The United States limits its brief to the issue of whether the limitations on the President’s removal authority recognized by the U.S. Supreme Court in Humphrey’s Executor v. U.S., 295 U.S. 602 (1935), apply beyond multi-member regulatory commissions to an agency headed by a single Director. The Department of Justice explains “we do not agree with all of the reasoning” in the opinion of the three-judge panel, and its brief does not embrace the panel’s argument that the Bureau’s structure unconstitutionally impinges upon individual liberty. However, the United States supports the panel’s conclusion that single-headed agencies “are meaningfully different from the type of multi-member regulatory commission” addressed in Humphrey’s Executor. The United States thus urges the Court to strike down the Dodd-Frank Act’s for-cause removal provision, see 12 U.S.C. § 5491(c)(3), by finding that the single-Director CFPB violates the separation of powers under Article II of the Constitution. An earlier Department of Justice brief in this case, filed by the Obama Administration, had criticized the panel’s constitutional analysis.

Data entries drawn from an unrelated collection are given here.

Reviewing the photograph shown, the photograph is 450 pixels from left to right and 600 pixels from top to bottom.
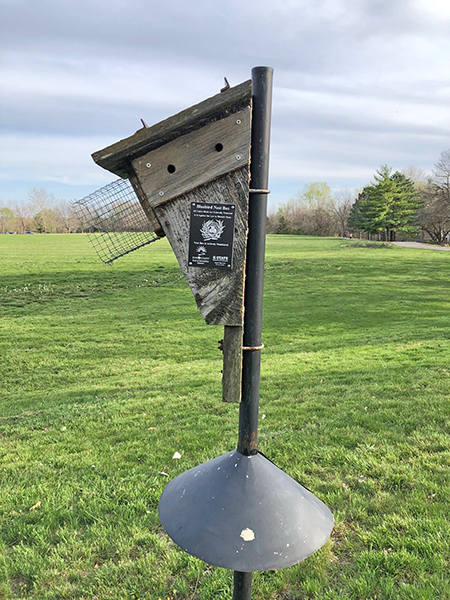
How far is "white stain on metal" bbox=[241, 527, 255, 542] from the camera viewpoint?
5.11 ft

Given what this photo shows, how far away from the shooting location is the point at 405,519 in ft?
10.6

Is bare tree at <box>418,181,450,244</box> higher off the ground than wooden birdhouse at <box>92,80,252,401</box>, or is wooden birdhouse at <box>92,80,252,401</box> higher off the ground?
bare tree at <box>418,181,450,244</box>

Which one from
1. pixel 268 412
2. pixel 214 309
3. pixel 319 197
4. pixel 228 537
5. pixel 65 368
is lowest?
pixel 65 368

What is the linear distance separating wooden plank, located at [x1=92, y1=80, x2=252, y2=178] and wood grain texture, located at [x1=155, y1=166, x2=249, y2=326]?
8.3 inches

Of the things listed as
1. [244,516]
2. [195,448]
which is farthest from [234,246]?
[195,448]

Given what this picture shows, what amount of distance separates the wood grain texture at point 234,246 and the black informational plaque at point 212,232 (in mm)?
23

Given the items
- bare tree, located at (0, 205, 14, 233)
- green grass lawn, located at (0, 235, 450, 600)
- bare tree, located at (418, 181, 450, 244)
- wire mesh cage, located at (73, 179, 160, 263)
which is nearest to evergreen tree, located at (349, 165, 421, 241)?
bare tree, located at (418, 181, 450, 244)

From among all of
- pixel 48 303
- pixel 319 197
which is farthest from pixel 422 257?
pixel 319 197

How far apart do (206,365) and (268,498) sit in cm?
803

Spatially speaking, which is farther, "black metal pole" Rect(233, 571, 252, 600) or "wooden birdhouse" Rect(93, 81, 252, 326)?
"black metal pole" Rect(233, 571, 252, 600)

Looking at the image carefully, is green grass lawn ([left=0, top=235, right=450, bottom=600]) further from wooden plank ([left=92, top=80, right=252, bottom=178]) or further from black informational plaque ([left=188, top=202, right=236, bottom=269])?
wooden plank ([left=92, top=80, right=252, bottom=178])

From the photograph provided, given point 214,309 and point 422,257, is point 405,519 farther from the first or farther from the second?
point 422,257

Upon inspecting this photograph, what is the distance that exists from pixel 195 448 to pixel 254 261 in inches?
144

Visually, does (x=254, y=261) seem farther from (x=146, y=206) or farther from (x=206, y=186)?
(x=146, y=206)
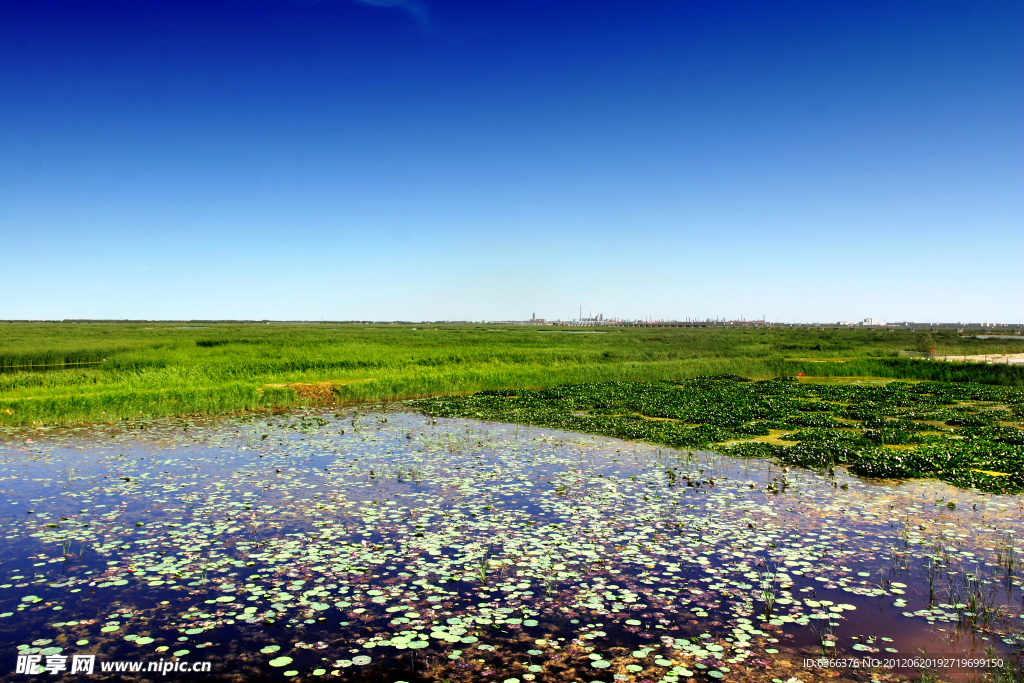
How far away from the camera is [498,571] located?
9688 mm

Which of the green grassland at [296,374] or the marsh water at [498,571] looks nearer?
the marsh water at [498,571]

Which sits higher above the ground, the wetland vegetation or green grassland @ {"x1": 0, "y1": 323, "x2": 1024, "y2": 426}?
green grassland @ {"x1": 0, "y1": 323, "x2": 1024, "y2": 426}

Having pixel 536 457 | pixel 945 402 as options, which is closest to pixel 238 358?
pixel 536 457

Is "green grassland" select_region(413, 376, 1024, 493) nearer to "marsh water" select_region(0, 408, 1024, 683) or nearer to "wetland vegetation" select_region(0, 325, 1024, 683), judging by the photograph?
"wetland vegetation" select_region(0, 325, 1024, 683)

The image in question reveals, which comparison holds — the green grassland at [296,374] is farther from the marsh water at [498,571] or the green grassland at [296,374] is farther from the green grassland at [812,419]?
the marsh water at [498,571]

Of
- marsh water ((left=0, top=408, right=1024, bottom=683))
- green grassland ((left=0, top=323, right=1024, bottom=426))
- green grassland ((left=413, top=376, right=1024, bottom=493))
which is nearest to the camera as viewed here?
marsh water ((left=0, top=408, right=1024, bottom=683))

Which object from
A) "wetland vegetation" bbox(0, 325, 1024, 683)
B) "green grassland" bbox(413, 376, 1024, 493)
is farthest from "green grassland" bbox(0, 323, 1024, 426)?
"green grassland" bbox(413, 376, 1024, 493)

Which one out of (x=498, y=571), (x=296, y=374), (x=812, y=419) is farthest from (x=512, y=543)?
(x=296, y=374)

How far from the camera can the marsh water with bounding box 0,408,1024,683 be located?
732 cm

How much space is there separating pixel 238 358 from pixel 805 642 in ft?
153

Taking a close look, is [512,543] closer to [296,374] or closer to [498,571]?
[498,571]

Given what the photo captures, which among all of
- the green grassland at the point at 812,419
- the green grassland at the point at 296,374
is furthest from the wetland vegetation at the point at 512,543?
the green grassland at the point at 296,374

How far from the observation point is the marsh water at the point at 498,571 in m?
7.32

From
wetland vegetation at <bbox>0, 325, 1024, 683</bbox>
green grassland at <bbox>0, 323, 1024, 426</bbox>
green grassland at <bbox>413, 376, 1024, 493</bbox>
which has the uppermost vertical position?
green grassland at <bbox>0, 323, 1024, 426</bbox>
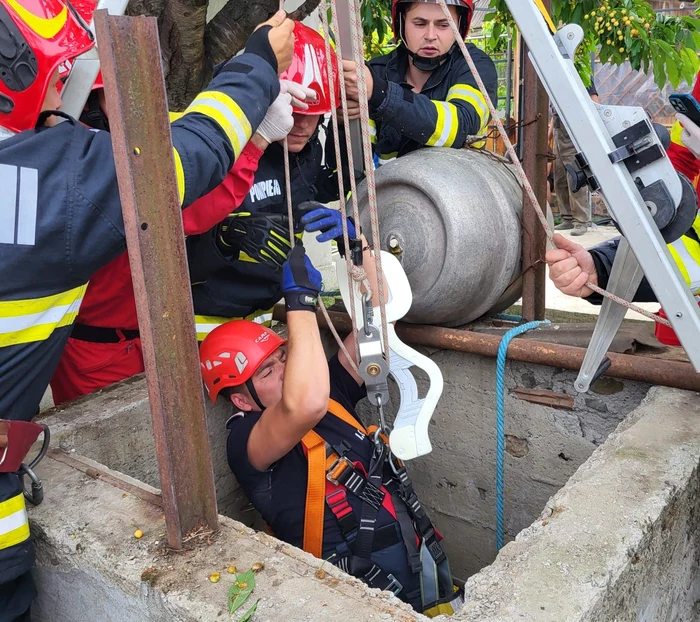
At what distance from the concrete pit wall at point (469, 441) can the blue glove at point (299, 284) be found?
781 mm

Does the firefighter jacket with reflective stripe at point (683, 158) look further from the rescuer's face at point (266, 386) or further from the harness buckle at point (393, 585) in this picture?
the harness buckle at point (393, 585)

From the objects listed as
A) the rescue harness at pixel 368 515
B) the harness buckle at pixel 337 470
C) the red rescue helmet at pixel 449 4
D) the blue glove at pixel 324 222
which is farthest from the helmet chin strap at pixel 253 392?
the red rescue helmet at pixel 449 4

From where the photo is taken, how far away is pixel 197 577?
4.89ft

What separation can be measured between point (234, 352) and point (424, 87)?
1575 millimetres

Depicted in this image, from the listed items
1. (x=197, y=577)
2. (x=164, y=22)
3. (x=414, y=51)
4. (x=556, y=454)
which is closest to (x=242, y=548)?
(x=197, y=577)

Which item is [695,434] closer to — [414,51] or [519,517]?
[519,517]

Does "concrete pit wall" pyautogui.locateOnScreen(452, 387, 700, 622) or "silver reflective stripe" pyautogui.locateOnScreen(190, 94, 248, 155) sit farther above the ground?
"silver reflective stripe" pyautogui.locateOnScreen(190, 94, 248, 155)

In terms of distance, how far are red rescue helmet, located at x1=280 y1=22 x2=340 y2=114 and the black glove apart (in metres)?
0.45

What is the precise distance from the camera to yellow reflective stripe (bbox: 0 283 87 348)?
1445 mm

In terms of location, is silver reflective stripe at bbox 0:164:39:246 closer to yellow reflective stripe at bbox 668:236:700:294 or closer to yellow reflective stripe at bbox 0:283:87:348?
yellow reflective stripe at bbox 0:283:87:348

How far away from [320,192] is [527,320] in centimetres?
112

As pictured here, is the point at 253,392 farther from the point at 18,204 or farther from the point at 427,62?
the point at 427,62

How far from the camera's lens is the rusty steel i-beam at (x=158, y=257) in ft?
4.44


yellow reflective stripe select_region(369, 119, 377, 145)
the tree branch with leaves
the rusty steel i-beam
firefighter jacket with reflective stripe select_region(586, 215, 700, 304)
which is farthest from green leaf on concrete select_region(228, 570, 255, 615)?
the tree branch with leaves
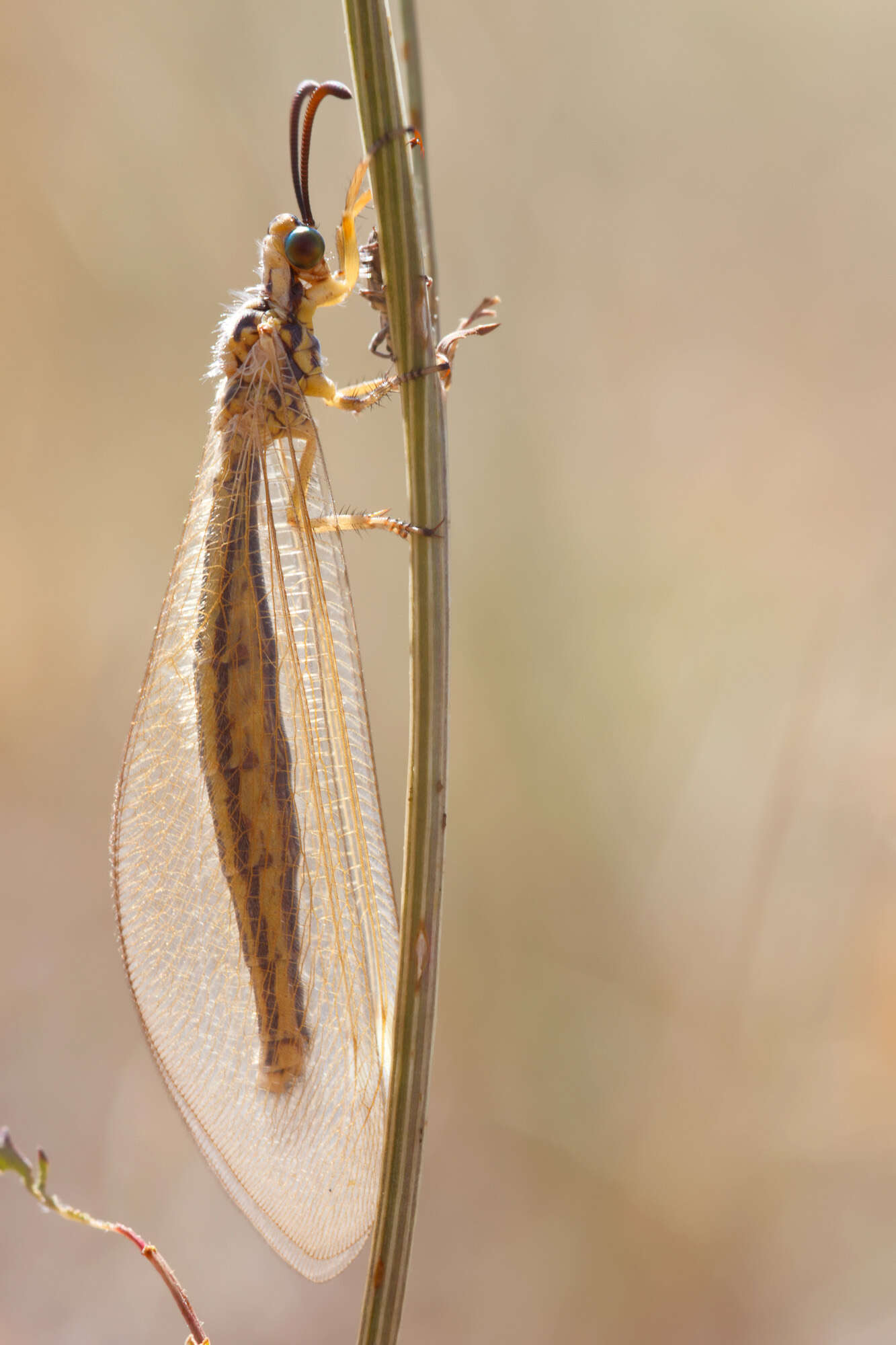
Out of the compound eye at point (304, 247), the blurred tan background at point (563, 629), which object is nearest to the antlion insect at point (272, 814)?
the compound eye at point (304, 247)

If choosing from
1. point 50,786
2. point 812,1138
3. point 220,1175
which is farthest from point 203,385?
point 812,1138

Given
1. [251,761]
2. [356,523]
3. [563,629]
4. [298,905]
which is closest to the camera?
[298,905]

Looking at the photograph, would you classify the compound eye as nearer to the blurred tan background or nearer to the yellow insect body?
the yellow insect body

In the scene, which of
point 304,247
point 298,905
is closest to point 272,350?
point 304,247

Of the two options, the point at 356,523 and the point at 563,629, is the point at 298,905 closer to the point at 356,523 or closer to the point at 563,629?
the point at 356,523

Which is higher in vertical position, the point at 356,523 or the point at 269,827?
the point at 356,523

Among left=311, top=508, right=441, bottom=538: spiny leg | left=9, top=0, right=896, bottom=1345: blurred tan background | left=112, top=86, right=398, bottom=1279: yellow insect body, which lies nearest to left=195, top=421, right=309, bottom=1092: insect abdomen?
left=112, top=86, right=398, bottom=1279: yellow insect body

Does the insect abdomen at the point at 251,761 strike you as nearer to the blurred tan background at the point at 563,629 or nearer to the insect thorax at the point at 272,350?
the insect thorax at the point at 272,350
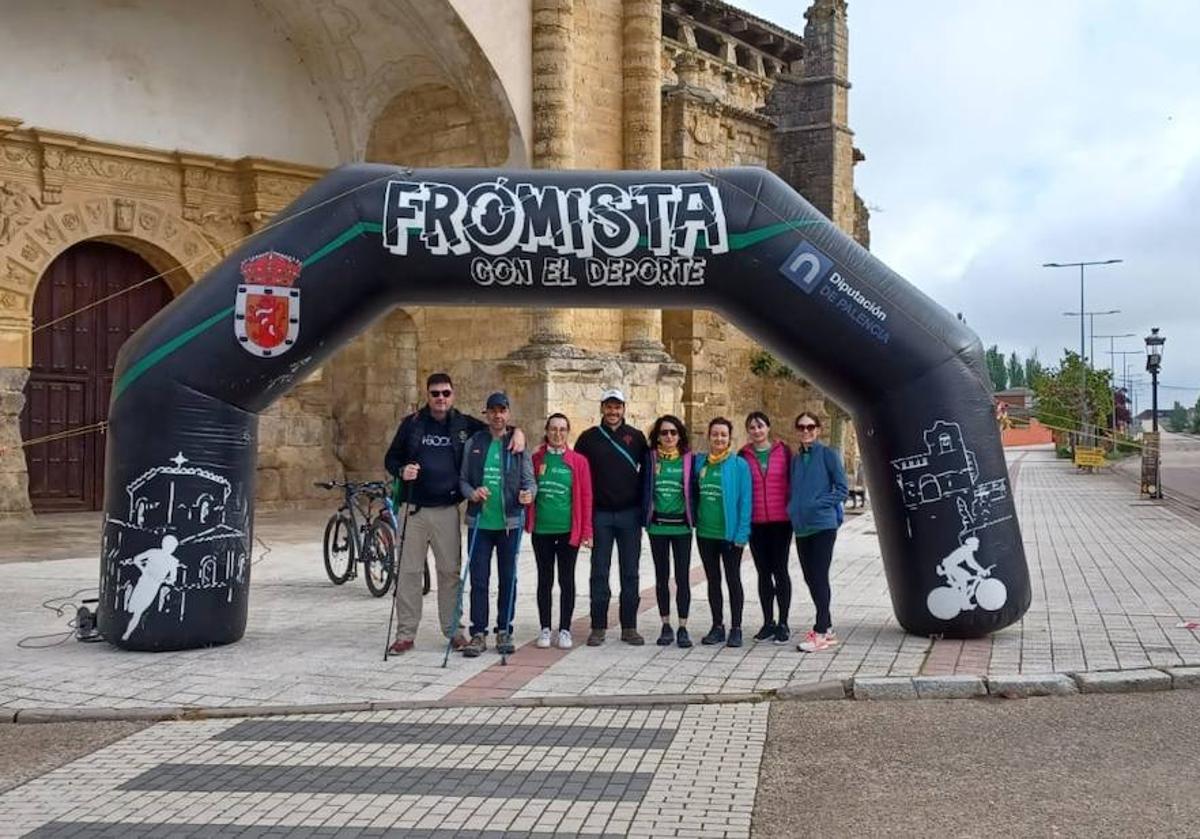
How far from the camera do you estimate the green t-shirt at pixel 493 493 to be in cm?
805

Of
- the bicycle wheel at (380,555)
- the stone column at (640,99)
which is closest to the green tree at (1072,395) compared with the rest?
the stone column at (640,99)

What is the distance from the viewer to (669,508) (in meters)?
8.18

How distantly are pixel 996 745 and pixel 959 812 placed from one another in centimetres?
110

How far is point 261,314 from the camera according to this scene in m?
7.93

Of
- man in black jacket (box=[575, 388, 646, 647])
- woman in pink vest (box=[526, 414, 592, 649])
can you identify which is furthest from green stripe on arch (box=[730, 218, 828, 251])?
woman in pink vest (box=[526, 414, 592, 649])

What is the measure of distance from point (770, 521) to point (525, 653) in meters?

Importantly, the United States concedes that the proper remedy for the Dodd-Frank Act’s for-cause removal provision is to sever the provision limiting the President’s authority to remove the CFPB Director, and does not seek a declaration that the entire agency or its operations is unconstitutional. The United States suggests, however, that it is appropriate for the Court to reach the constitutional issue. The earlier Department of Justice brief had suggested the Court may seek to avoid the constitutional issue by deciding the case on statutory grounds. Finally, the United States argues that the Court’s grant of rehearing en banc in Lucia v. SEC, 832 F.3d 277 (D.C. Cir. 2016), regarding the status of administrative law judges of the Securities and exchange Commission under the Appointments Clause of the Constitution should not affect the outcome of the PHH appeal.